Smartctl is a command-line kit or tool for performing a self-monitoring analysis and reporting Technology (SMART) task in a Unix-type system. The S.M.A.R.T. (Self-Monitoring Analysis and Reporting Technology) software is a self-monitoring analysis and reporting technology software that is built in the solid-state disk. The smart ID 241 index parameter of the software is the user system writes, and the user system writes per day of the to-be-test solid-state disk within the preset historical period may be acquired from the software. Furthermore, the technical solutions according to the present application may be applied in an existing storage managing software, for example, S.M.A.R.T., which can increase the degree of intellectualization of the storage managing software.
At S202, it is determined whether, in the preset historical period, the to-be-test solid-state disk has user system writes information in every single day, and if yes, then S203 is executed, otherwise, S204 is executed.
At S203, difference values of a user system writes sequence at intervals of one day of the to-be-test solid-state disk are calculated, to generate a first order difference historical time sequence.
At S204, a null term of the user system writes is filled by interpolation, and based on the user system writes sequence that has been filled, difference values at intervals of one day are calculated, to generate a first order difference historical time sequence.
Each of the user system writes per day has a time stamp. The time stamps of every single day within the preset historical period are used as a time-stamp sequence and expanded to be continuous dates, and the terms whose user system writes is empty are filled by interpolation.
At S205, the first order difference historical time sequence is input into an exponential smoothing model to train the model, and a smoothing coefficient of the exponential smoothing model is obtained by fitting through maximum likelihood estimation.
At S206, the historical difference time sequence is input into the exponential smoothing model, to obtain daily change predicting value of the user system writes of the to-be-test solid-state disk within a preset future period.
The future changes of the difference values of the user system writes may be predicted by using the exponential smoothing model, to obtain the predicting values of the daily changes of the host-writes within a future period.

Given information>

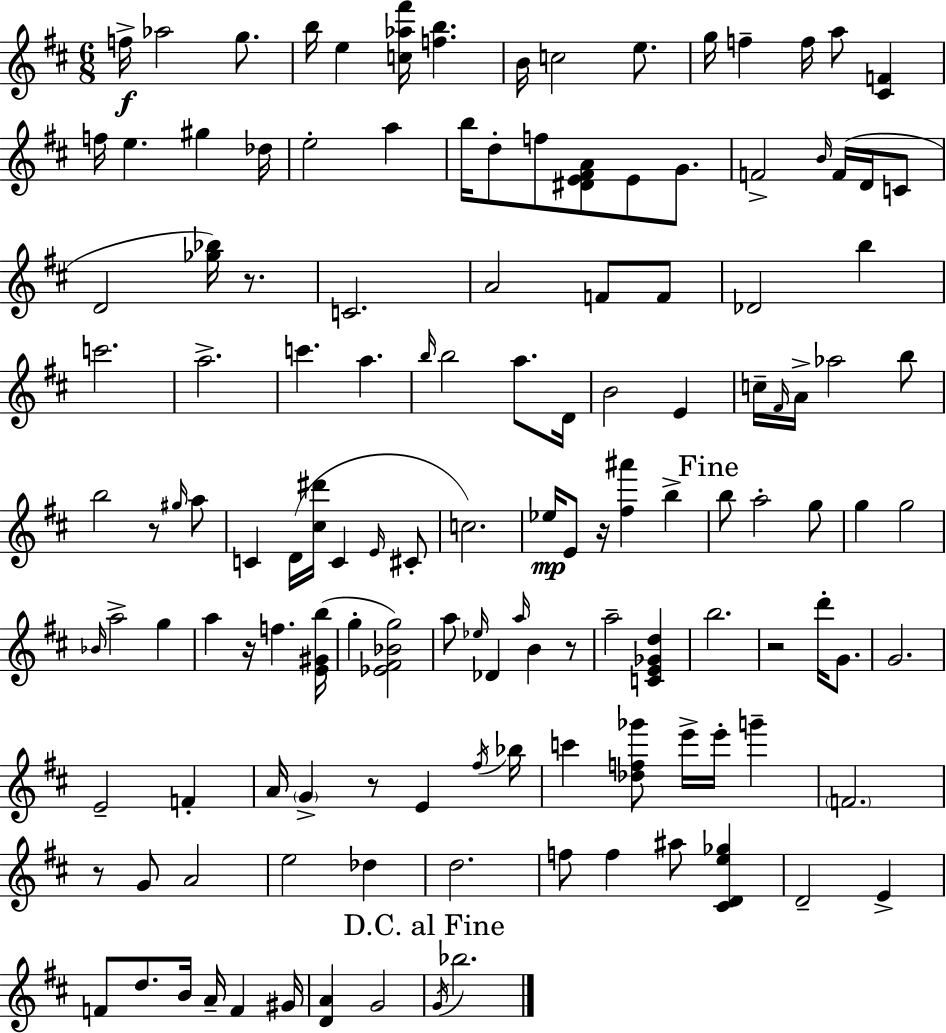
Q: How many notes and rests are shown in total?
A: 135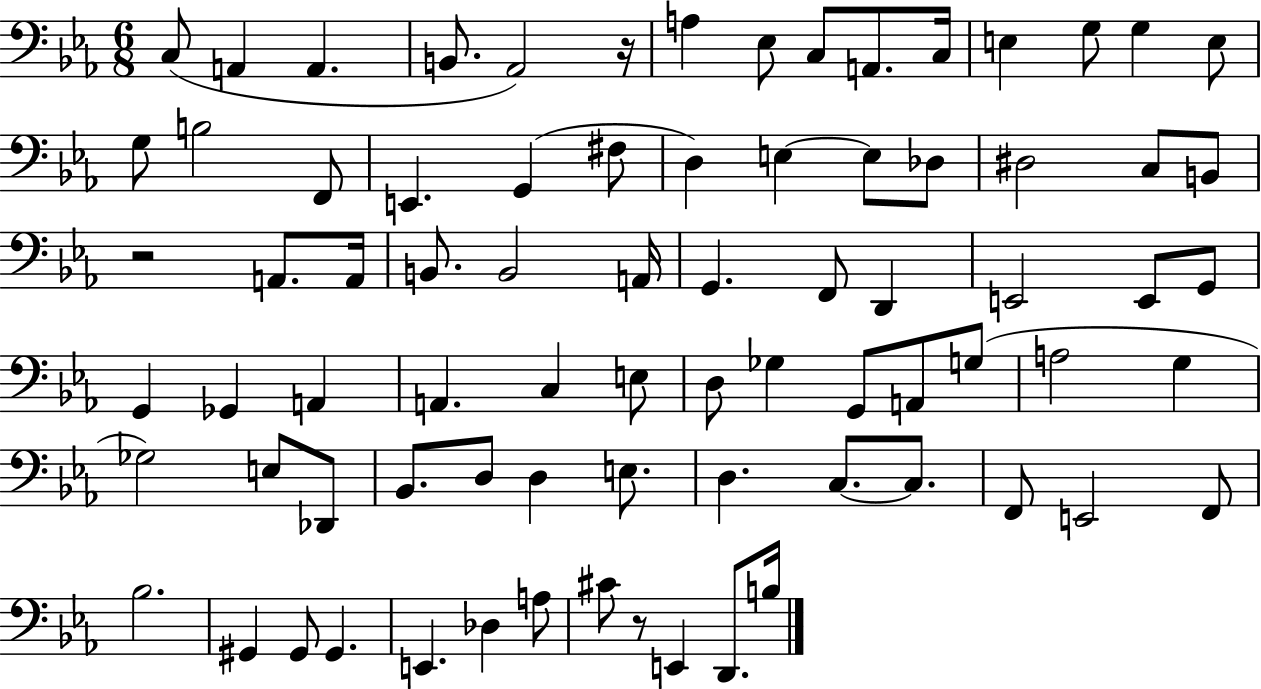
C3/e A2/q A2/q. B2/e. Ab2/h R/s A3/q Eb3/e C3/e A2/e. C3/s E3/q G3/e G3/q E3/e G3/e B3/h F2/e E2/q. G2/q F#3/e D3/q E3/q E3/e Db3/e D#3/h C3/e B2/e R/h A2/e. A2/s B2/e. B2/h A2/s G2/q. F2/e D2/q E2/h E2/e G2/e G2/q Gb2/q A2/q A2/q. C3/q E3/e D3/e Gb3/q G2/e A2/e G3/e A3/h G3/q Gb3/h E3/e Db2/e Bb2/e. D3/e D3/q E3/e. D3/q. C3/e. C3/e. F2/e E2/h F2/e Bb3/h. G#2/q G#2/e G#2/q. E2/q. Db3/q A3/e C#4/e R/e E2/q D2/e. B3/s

Stated exercise 1> Rewrite the paragraph beginning "Each of the user system writes per day" from the passage on predicting solid-state disk writes as a short list, keeping its main facts.
Stated exercise 2> From the passage on predicting solid-state disk writes, extract everything from "Each of the" down to "preset future period.".

Written response 1>
- Every day's user system writes value carries a time stamp.
- The daily time stamps within the preset historical period form a time-stamp sequence.
- That sequence is expanded into continuous dates.
- Terms with empty user system writes are filled by interpolation.

Written response 2>
Each of the user system writes per day has a time stamp. The time stamps of every single day within the preset historical period are used as a time-stamp sequence and expanded to be continuous dates, and the terms whose user system writes is empty are filled by interpolation.
At S205, the first order difference historical time sequence is input into an exponential smoothing model to train the model, and a smoothing coefficient of the exponential smoothing model is obtained by fitting through maximum likelihood estimation.
At S206, the historical difference time sequence is input into the exponential smoothing model, to obtain daily change predicting value of the user system writes of the to-be-test solid-state disk within a preset future period.